:: ACTIVITY 1 ::
Translate this sentence from the passage on Soviet whaling into French: "The Soviet Union killed over six hundred thousand whales in the twentieth century, many of them illegally and secretly."
:: ACTIVITY 2 ::
In the passage on Soviet whaling, which Western environmental organization worked in parallel with the Soviet public to help end industrial whaling?
:: ACTIVITY 3 ::
Write a continuation of the passage on Soviet whaling, starting after its last sentence.

:: TEXT PROVIDED ::

The Soviet Union killed over six hundred thousand whales in the twentieth century, many of them illegally and secretly. Soviet whalers brought many whale species to near extinction by the 1970s, and the impacts of this loss of life still ripple through today’s oceans. 

As other countries – especially the United States, Great Britain, Japan and Norway – expanded their pursuit of whales to all corners of the globe, Stalin determined that the Soviet Union needed to join the hunt. What followed was a spectacularly prodigious, and often wasteful, destruction of humpback, fin, sei, right and sperm whales in the Antarctic and the North Pacific, done in knowing violation of the International Whaling Commission’s rules.

Ironically, today’s cetacean studies benefited from Soviet whaling, as Russian scientists on whaling vessels made key breakthroughs in understanding whale natural history and behaviour. The Soviet public helped to save them, eventually turning against their own country’s whaling industry, working in parallel with Western environmental organisations like Greenpeace to help end industrial whaling – but not long before the world’s whales might have disappeared altogether.

You can meet Ryan and other authors at the Pushkin House Book Prize award ceremony on 15 June 2023.

:: COLLECTED DATA ::
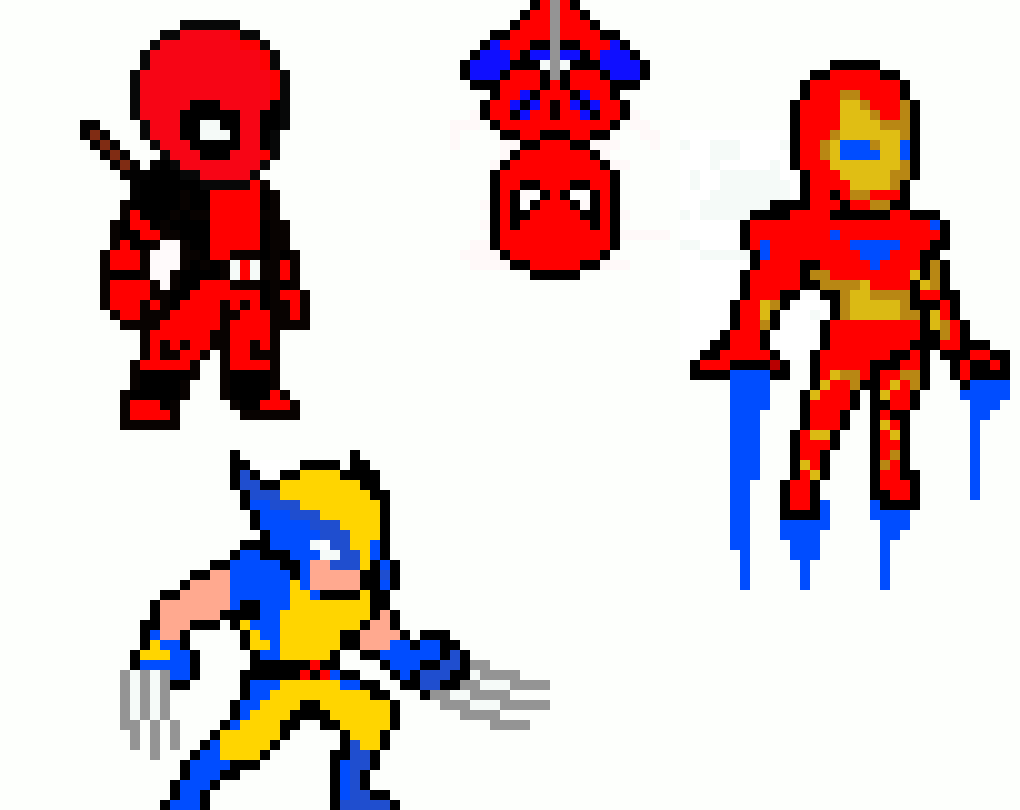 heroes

:: FINAL ANSWER 1 ::
L'Union soviétique a tué plus de six cent mille baleines au cours du vingtième siècle, dont beaucoup illégalement et en secret.

:: FINAL ANSWER 2 ::
Greenpeace.

:: FINAL ANSWER 3 ::
About the speakers

Dr Katja Bruisch is Ussher Assistant Professor in Environmental History at Trinity College, the University of Dublin. She is an environmental historian of the Russian Empire and the Soviet Union. Her current project on the history of peat fuel centres on actors, places and energy sources at the forgotten margins of Russia’s fossil economy. This research underscores the relevance of regional perspectives for writing the history of the fossil fuel age and associated social and environmental changes. Katja is also interested in the history of wetland drainage and restoration in modern Europe. Her first book dealt with the relationship between politics, science and the public sphere, and the role played by experts in dealing with the "agrarian question" in late-imperial and early-Soviet Russia.

Ryan Tucker Jones is Ann Swindells Professor in the Department of History at the University of Oregon. Born and raised in Portland, Oregon, he holds a PhD in history from Columbia University in the City of New York. He is the author of Empire of Extinction: Russians and the Strange Beasts of the Sea (Oxford, 2014) as well as Red Leviathan: The Secret History of Soviet Whaling (University of Chicago Press, 2022).